The discovery of three Mediterranean fruit flies in a Tampa kumquat tree put Florida in a Medfly panic today, as state officials geared up for a possible eradication campaign.

Officials and citrus growers expressed fear that the insects had come from California and would cause severe problems for Florida's $2 billion citrus industry.

"Our first suspicion is that [the Medflies] have come from California," said Gov. Bob Graham, and he blamed a slow response by California to its infestation for the possible insect invasion of Florida.

Graham said he would order aerial spraying with the pesticide malathion, if it proved necessary.
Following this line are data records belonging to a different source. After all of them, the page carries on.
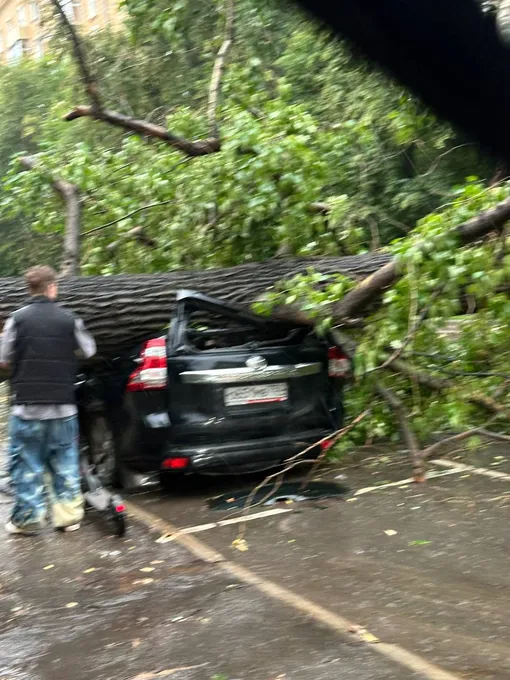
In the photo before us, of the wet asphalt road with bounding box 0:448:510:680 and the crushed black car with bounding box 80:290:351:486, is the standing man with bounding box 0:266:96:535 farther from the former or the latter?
A: the crushed black car with bounding box 80:290:351:486

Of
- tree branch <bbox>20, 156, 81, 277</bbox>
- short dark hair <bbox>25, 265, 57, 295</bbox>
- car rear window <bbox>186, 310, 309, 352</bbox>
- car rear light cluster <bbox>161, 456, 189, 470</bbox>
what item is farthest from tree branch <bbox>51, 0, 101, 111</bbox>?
car rear light cluster <bbox>161, 456, 189, 470</bbox>

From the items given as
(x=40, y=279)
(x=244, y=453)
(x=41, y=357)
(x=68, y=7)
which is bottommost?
(x=244, y=453)

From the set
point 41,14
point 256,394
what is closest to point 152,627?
point 256,394

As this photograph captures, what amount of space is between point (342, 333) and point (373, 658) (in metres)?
3.98

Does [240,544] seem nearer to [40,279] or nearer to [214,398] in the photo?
[214,398]

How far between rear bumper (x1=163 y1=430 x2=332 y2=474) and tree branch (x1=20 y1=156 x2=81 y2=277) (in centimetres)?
286

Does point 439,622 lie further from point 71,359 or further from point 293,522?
point 71,359

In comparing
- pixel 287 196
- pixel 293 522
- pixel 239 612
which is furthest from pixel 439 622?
pixel 287 196

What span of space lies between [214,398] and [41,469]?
1366 millimetres

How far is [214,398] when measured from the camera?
6516mm

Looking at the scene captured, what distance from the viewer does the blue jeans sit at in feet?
19.0

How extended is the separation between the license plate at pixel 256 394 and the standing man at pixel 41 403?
1190 millimetres

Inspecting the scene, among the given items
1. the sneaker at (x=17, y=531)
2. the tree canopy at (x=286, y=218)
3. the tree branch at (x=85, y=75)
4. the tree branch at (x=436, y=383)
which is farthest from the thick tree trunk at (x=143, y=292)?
the tree branch at (x=85, y=75)

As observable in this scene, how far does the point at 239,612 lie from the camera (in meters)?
4.14
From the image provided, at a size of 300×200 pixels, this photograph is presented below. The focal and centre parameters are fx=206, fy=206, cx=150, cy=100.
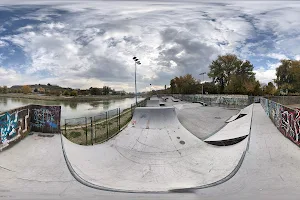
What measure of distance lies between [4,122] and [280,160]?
1163 cm

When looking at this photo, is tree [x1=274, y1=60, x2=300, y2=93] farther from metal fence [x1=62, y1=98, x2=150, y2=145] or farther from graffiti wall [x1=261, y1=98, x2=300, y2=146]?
metal fence [x1=62, y1=98, x2=150, y2=145]

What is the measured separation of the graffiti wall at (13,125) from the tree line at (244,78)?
2139 inches

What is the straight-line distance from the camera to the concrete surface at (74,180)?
A: 19.3 feet

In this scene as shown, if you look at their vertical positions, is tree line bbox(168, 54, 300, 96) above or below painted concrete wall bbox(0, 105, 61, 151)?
above

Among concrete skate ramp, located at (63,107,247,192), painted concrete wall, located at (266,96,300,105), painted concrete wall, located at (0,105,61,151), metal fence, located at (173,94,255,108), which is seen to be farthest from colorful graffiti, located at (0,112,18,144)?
metal fence, located at (173,94,255,108)

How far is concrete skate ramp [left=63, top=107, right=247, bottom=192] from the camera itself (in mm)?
7395

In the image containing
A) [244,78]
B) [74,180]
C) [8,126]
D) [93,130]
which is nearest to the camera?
[74,180]

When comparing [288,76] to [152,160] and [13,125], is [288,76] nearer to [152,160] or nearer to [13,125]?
[152,160]

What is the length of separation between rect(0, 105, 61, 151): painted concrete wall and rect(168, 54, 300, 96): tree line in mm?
53182

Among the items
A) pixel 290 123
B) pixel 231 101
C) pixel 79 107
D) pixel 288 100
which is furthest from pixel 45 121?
pixel 79 107

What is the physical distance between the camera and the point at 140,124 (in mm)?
15492

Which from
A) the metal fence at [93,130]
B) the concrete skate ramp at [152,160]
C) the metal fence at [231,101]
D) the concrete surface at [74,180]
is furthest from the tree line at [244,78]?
the concrete surface at [74,180]

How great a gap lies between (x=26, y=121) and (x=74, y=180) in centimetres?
588

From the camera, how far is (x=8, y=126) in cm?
925
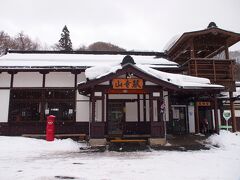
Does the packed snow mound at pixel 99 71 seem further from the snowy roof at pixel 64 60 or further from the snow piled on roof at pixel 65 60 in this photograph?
the snow piled on roof at pixel 65 60

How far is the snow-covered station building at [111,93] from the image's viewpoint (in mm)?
12555

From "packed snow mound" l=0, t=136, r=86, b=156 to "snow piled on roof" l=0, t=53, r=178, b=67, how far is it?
210 inches

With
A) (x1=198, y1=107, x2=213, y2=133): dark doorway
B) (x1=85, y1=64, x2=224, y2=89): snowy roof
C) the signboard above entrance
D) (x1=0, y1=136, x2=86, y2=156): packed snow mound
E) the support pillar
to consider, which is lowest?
(x1=0, y1=136, x2=86, y2=156): packed snow mound

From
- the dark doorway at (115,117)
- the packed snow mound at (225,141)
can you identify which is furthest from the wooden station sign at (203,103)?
the dark doorway at (115,117)

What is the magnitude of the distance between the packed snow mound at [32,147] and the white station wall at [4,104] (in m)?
3.10

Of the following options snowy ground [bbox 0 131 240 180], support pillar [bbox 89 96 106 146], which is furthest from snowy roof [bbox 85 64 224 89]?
snowy ground [bbox 0 131 240 180]

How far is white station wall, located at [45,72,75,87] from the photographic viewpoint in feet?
49.8

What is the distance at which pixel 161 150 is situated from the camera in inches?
431

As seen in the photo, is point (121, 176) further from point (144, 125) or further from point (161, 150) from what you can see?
point (144, 125)

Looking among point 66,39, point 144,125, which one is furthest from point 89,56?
point 66,39

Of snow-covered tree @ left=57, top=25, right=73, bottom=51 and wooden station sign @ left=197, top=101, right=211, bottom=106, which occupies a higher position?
snow-covered tree @ left=57, top=25, right=73, bottom=51

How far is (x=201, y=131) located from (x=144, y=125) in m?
5.09

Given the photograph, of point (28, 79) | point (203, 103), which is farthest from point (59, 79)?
point (203, 103)

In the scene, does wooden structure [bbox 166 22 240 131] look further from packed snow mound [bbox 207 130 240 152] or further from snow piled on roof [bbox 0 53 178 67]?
packed snow mound [bbox 207 130 240 152]
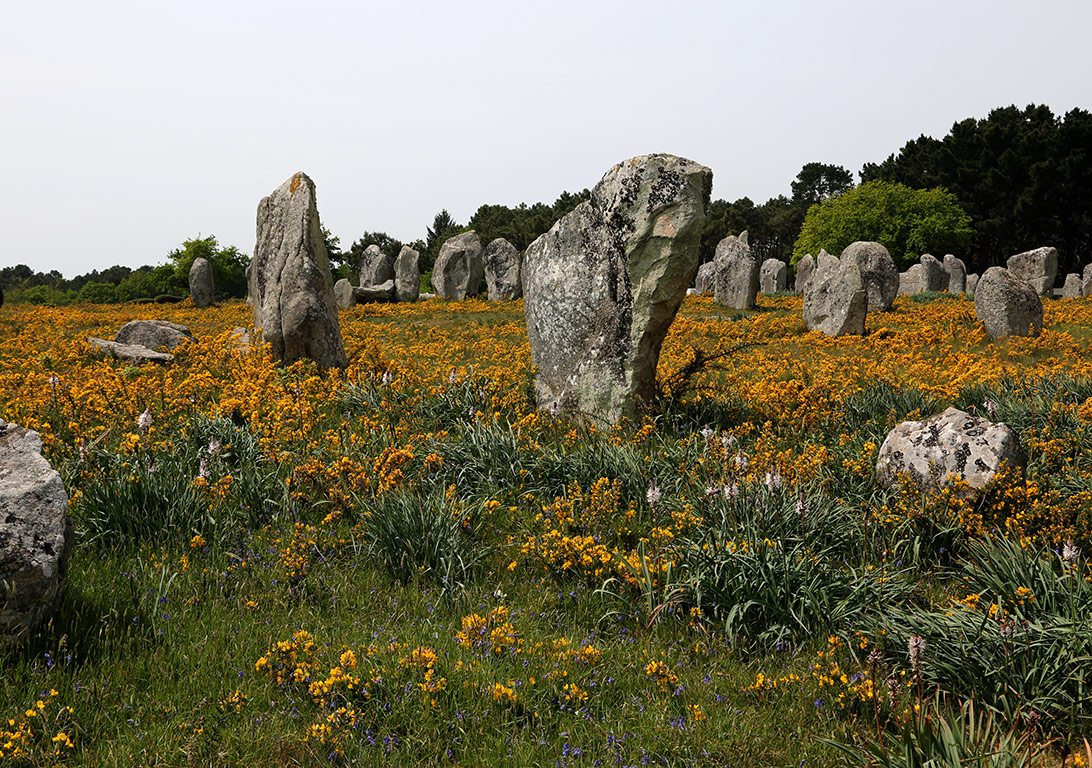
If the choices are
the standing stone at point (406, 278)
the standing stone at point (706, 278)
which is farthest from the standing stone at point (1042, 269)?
the standing stone at point (406, 278)

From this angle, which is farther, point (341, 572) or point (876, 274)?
point (876, 274)

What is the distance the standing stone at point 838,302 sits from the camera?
17.5 metres

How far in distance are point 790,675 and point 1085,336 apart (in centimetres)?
1647

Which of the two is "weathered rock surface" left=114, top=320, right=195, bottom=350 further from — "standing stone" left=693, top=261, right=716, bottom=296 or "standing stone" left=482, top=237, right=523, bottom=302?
"standing stone" left=693, top=261, right=716, bottom=296

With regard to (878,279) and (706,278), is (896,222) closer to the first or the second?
(706,278)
Such spraying was opposed by California Gov. Edmund G. (Jerry) Brown Jr., when the fruit flies invaded California in June, but later was forced by the federal government.

Graham said he might reimpose a rigid quarantine on California fruits and vegetables. The state imposed such a ban last month but a federal judge ruled it illegal.

"Our worst fears have been realized," said Frank Graham, counsel for the Florida Department of Agriculture.

California officials responded that Florida's attack was unfair. "There's no evidence the flies are from California," said Don Lesser, an aide to Brown.

Late today officials said no more Medflies had been found near the backyard in East Tampa where a state agriculture worker on a routine inspection yesterday found three flies, two males and a female, in a trap.

Officials said there was a chance that the three flies had "hitchhiked" into Florida on out-of-state produce, rather than being the first wave of an invasion.

There is also a chance the insects are sterile, officials said, and scientists were studying the flies tonight to try to make a determination.

After an agriculture inspector found the flies yesterday, they were flown to Washington, D.C., where Richard Foote, a research entymologist at the Smithsonian Institution, confirmed that they were Medflies.

"The whole state of Florida should be worried," Foote said. "The fly can survive in so many host plants that almost anything that grows fruit can harbor it. They could get several generations of these fruit flies developing before cool weather arrives. They spread quite rapidly.

"The problem in America is that the fruit grower cannot sell wormy fruit. Most places where there exist Medflies, people accept wormy fruit."

Foote said the flies were "fresh flies, mature adults." But he found no eggs in the female, an indication that she might not have begun to reproduce, or might be sterile.

Medflies, which have a 30-day life cycle, lay their eggs in fruit after piercing the outer layer. The eggs hatch and damage the fruit.

Florida officials said one Medfly was discovered in Miami 18 months ago, but it was determined to be a lone "hitchhiker" that had come in on a ship.

A five-man state Agriculture Department task force was dispatched to Tampa today to lay 100 traps in a one-square-mile area around where the flies were found.